Questa volta è stato il turno di Unicredit: l’istituto di credito è finito nel mirino degli hacker, protagonisti di una effrazione online. Un cyberattacco ha riguardato i dati di 400mila clienti italiani relativi a prestiti personali. Salve le password: non sono stati acquisiti dati d’accesso ai conti o che permettano transazioni non autorizzate. Potrebbe essere avvenuto l’accesso all’anagrafica e ai codici Iban. La Banca d’Italia sta controllando la situazione insieme con l’Abi, Associazione bancaria italiana. I pirati informatici si sono infiltrati nel sistema con un’applicazione usata da un partner commerciale esterno italiano per la vendita di prodotti.

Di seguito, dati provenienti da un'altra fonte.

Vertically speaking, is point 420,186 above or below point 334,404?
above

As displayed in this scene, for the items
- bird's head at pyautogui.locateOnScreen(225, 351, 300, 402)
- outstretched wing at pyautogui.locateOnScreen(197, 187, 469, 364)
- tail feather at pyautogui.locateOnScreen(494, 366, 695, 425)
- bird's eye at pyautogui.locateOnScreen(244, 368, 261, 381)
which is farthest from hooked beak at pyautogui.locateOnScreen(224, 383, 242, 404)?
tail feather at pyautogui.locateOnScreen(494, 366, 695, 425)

Considerando gli interessi in gioco, lo stato di allarme rimane necessariamente molto alto, anche se Unicredit informa in una nota di aver subito adottato le azioni necessarie per alzare il livello di sicurezza e impedire il ripetersi dell’accaduto. Stando alla ricostruzione effettuata dallo stesso istituto di credito, sono due le violazioni subite: una avvenuta tra settembre e ottobre dello scorso anno e un’altra a luglio, solo pochi giorni fa. Andando più nel dettaglio, l’allerta è scattato nella notte tra lunedì e martedì. La segnalazione ha fatto in modo che, da un’indagine a ritroso emergesse anche la prima violazione.

«Il nostro intervento è stato immediato con l’obiettivo di bloccare subito la falla», afferma Daniele Tonella amministratore delegato di Ubis, Unicredit business integrated solutions, società che gestisce l’Information technology del gruppo dell’istituto di credito. Comunque «con i dati filtrati non è possibile fare danni economici alla banca tanto meno ai clienti», assicura Tonella. Unicredit che nel piano industriale in corso ha previsto 2,3 miliardi di euro di investimenti per rafforzare i sistemi informatici, ha subito informato le autorità competenti e avviato una verifica. Un esposto è stato depositato alla procura della Repubblica di Milano che ha aperto un’indagine a carico di ignoti per accesso abusivo al sistema informatico e violazione della privacy.

L’inchiesta è coordinata dai pubblico ministero Alberto Nobili, responsabile del pool antiterrorismo deputato a occuparsi anche di cybercrime, ed Enrico Pavone che hanno delegato la Polizia Postale a effettuare accertamenti. Unicredit ha inoltre messo a disposizione dei clienti il numero verde 800323285 e anche le filiali sono pronte a fornire qualsiasi informazione. La banca sta contattando i clienti interessati mediante canali di comunicazione specifici. Per ragioni di sicurezza non sono usate la posta elettronica o le telefonate dirette.